Macron and Meloni Are Opposites. They Just Found Reasons to Agree.
Global Economy
Key Facts
France’s president and Italy’s prime minister held their first formal bilateral summit on June 25, despite sitting at opposite ends of European politics. For Latin America, the most consequential thing they agree on is a trade deal they both want to stop.

Emmanuel Macron built his career as a pro-European centrist who champions deeper union. Giorgia Meloni leads a coalition of right and far-right parties that made its name resisting exactly that.
Yet there they were at the Villa Eilenroc in Antibes, a grand villa overlooking the Mediterranean, looking for common ground. The meeting is a small case study in how ideological opposites cooperate when circumstances leave them no better option.
Why Macron and Meloni met now
As announced by the Élysée Palace, the summit was meant to deepen cooperation in defence, space, energy and infrastructure. The French presidency summed up the logic bluntly, saying the two countries need each other.
It was the first summit of its kind held under the Quirinal Treaty. That 2021 pact was designed to give Rome and Paris the kind of structured, regular cooperation that France has long had with Germany.
The timing carried its own message. Meloni arrived fresh from a public falling-out with US President Donald Trump, whom she had once hoped to court as a bridge between Washington and Europe.
Her distancing from Trump, over what she called his constant and unprovoked attacks, pushes her closer to European partners by default. A leader who loses one alliance tends to go looking for another.
What the two sides actually discussed
The substance was heavily industrial. Nine ministers from each government worked through defence, civil nuclear power, the space industry and cross-border transport, the practical machinery of two large neighbouring economies.
The economic stakes are large. France and Italy traded more than one hundred billion euros in 2025, and France remains Italy’s biggest foreign investor, so the relationship matters whatever the politics.
It is worth being precise about what a summit like this delivers. Much of the agenda is framed as cooperation to deepen rather than treaties signed on the day, and the real test is whether the warm words turn into joint programmes.
Both leaders also face elections within roughly a year, which sharpens every gesture. A summit is partly diplomacy and partly a stage, and each was performing for an audience back home as much as for the other.
Where Macron and Meloni agree, and why Latin America should care
The most striking point of agreement is one that reaches across the Atlantic. Both Macron and Meloni oppose the European Union’s long-negotiated trade deal with Mercosur, the South American bloc of Brazil, Argentina, Uruguay and Paraguay.
Their reasons are domestic. French and Italian farmers fear a flood of cheaper South American beef, grain and sugar, and both governments are unwilling to spend political capital defending a deal their rural voters dislike.
For Latin America, that opposition is not a footnote. The Mercosur agreement would open Europe’s vast market to the region’s farm exports, and two of the EU’s three largest economies lining up against it is a serious obstacle.

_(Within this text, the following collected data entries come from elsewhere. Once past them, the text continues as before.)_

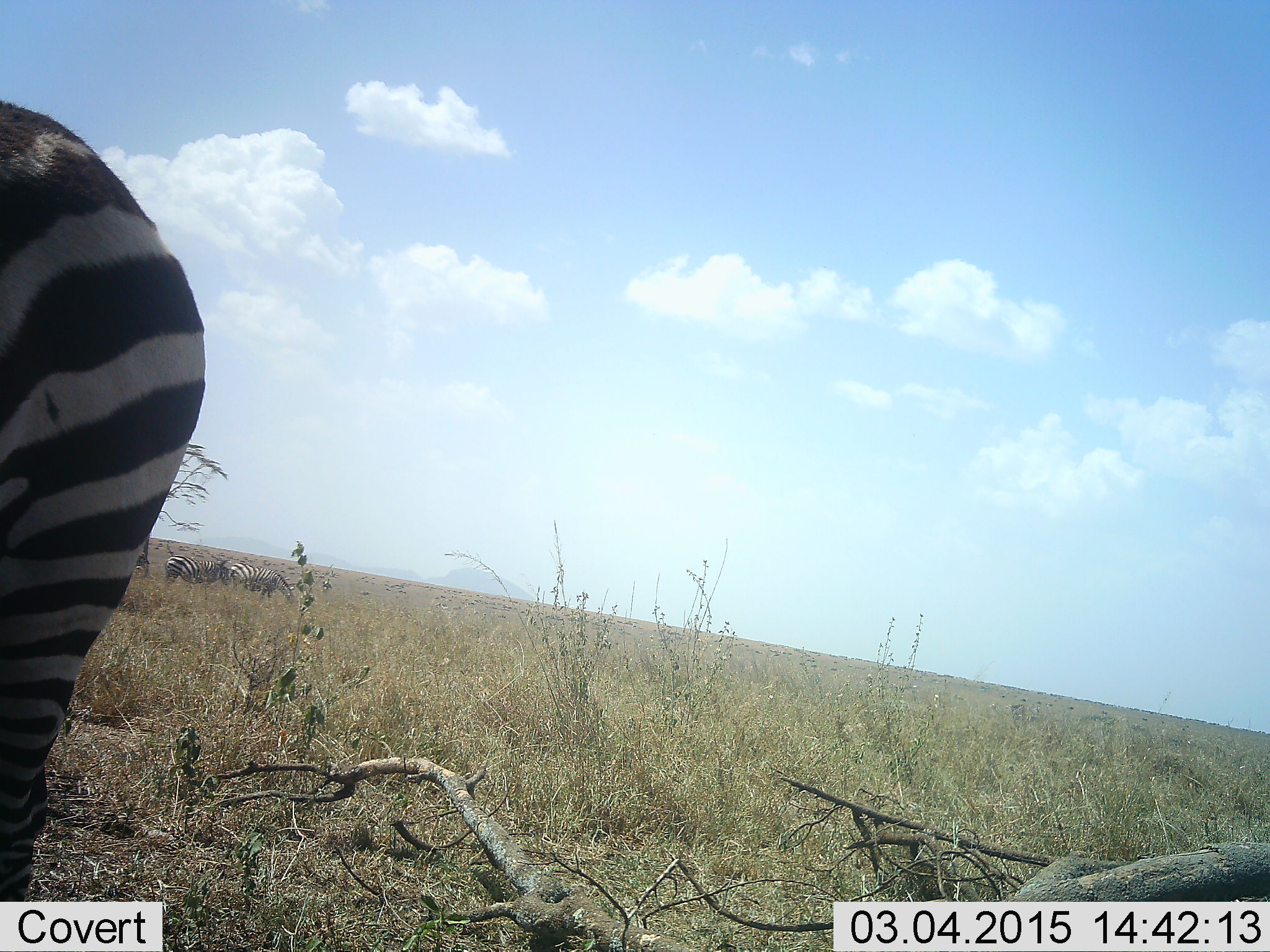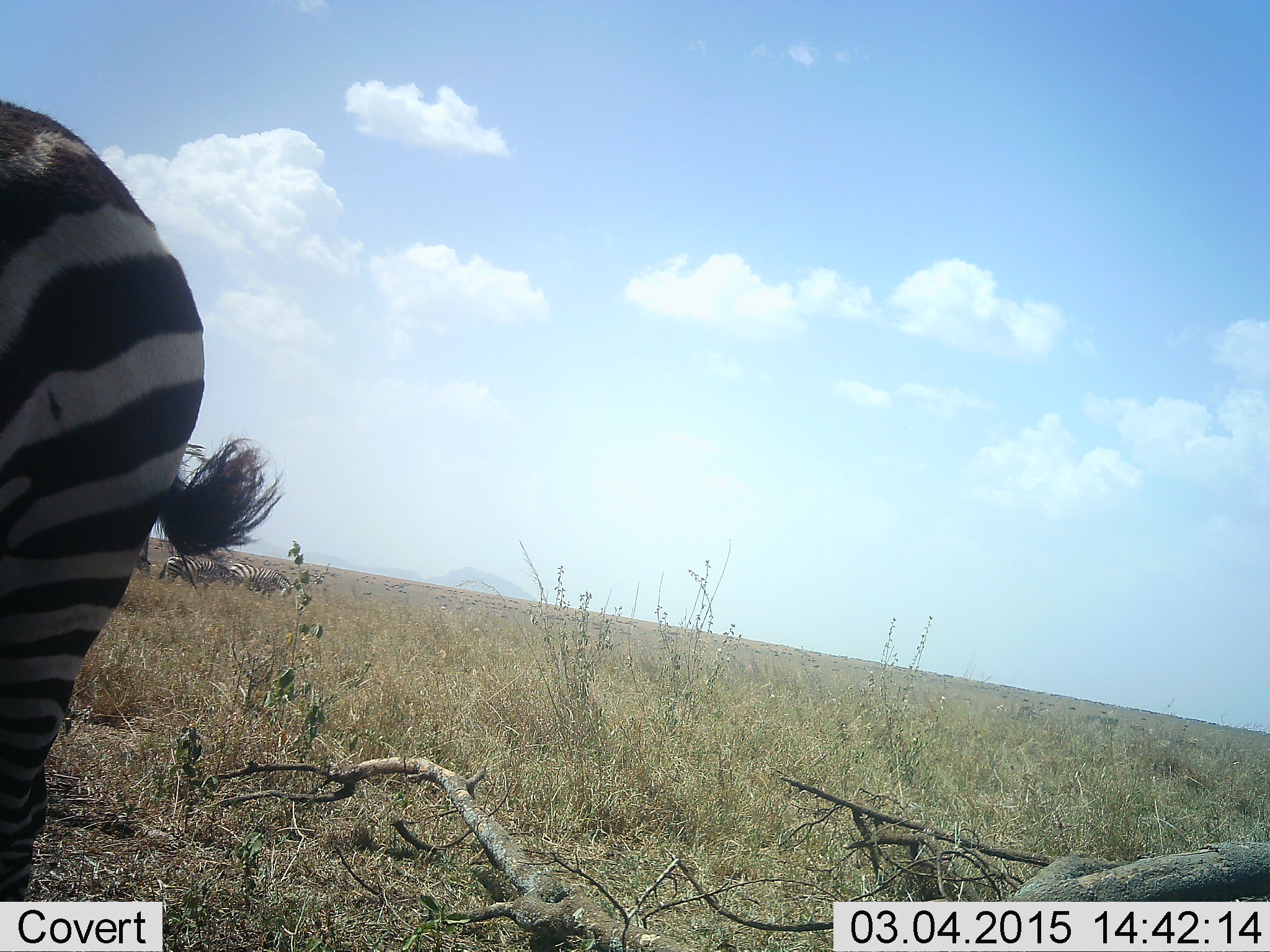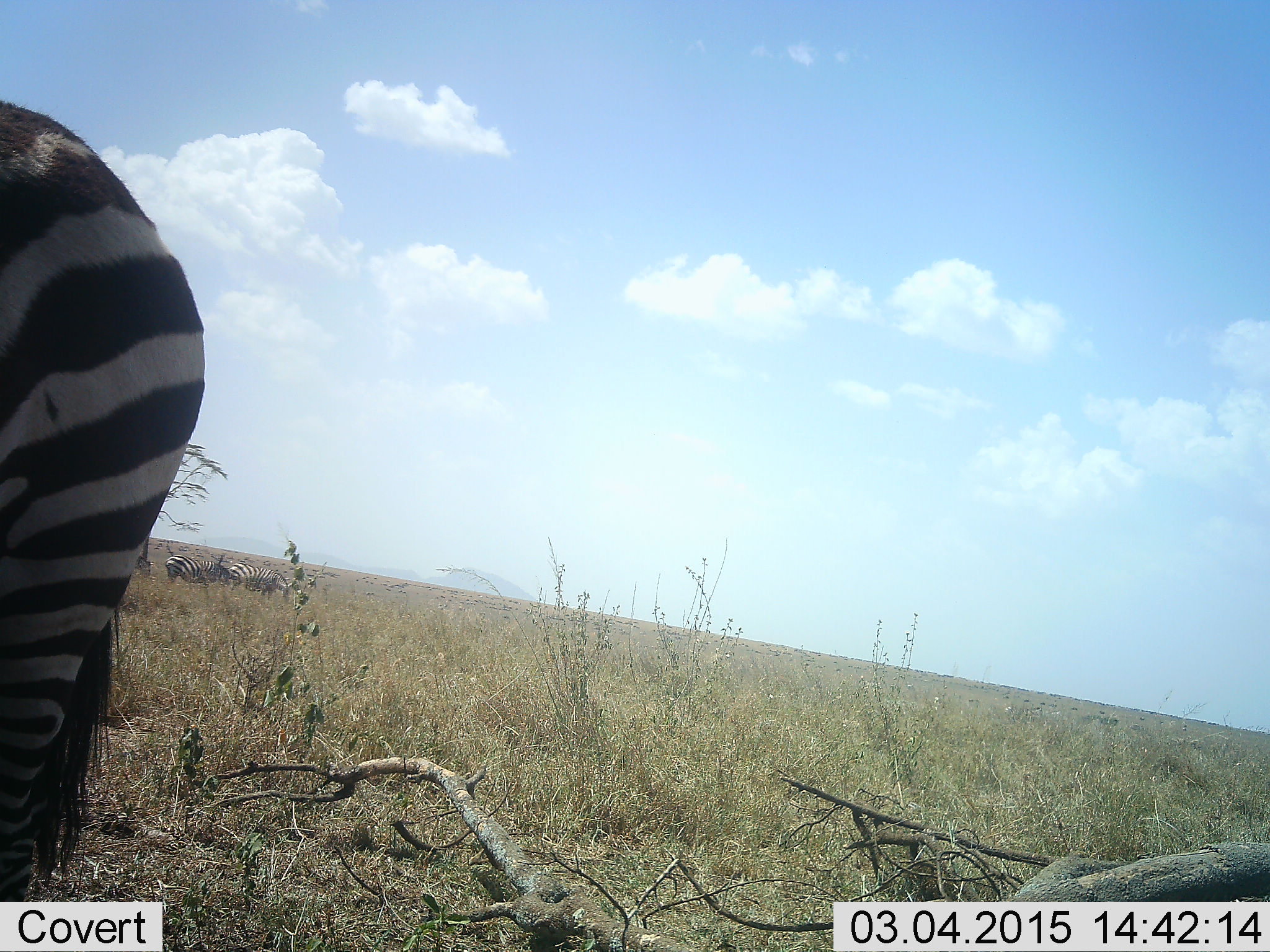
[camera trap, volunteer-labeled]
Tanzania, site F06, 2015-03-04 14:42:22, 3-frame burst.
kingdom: Animalia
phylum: Chordata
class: Mammalia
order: Perissodactyla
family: Equidae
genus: Equus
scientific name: Equus quagga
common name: plains zebra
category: zebra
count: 3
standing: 91%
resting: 0%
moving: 9%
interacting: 0%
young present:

It is a useful reminder of how Europe’s internal politics ripple outward. A quarrel over French and Italian farms, settled between two leaders who agree on little else, can decide whether a Brazilian rancher or an Argentine grain trader reaches European shelves.
The lesson in governing with your opposite
Strip away the Riviera setting and the summit is a study in coalition by necessity. Two leaders who disagree on the shape of Europe still share borders, supply chains and security threats they cannot face alone.
That is a familiar picture for Latin American readers, whose own polarized politics often force rivals into uneasy partnership. The Antibes meeting suggests that shared interest, not shared ideology, is what actually holds such arrangements together.
Whether the rapprochement lasts is an open question, given how fragile the personal relationship has been. But for now, two opposites have found enough common ground to sit at the same table, which in today’s fractured politics is itself worth noting.
Frequently Asked Questions
What did the Macron and Meloni summit cover?
The June 25 summit in Antibes focused on cooperation in defence, civil nuclear energy, the space industry and transport infrastructure, with nine ministers from each government taking part. It was the first bilateral summit held under the 2021 Quirinal Treaty between France and Italy.
Why are Macron and Meloni described as opposites?
Macron is a pro-European centrist who favours deeper EU integration, while Meloni leads a coalition of right and far-right parties that built its identity resisting it. Their governments have clashed over migration, trade and Europe’s direction, making their cooperation a partnership of necessity rather than shared belief.
How does the summit affect Latin America?
Both leaders oppose the European Union’s trade deal with the South American Mercosur bloc, mainly to protect French and Italian farmers. With two of the EU’s three largest economies against it, the agreement that would open Europe to the region’s farm exports faces a serious obstacle.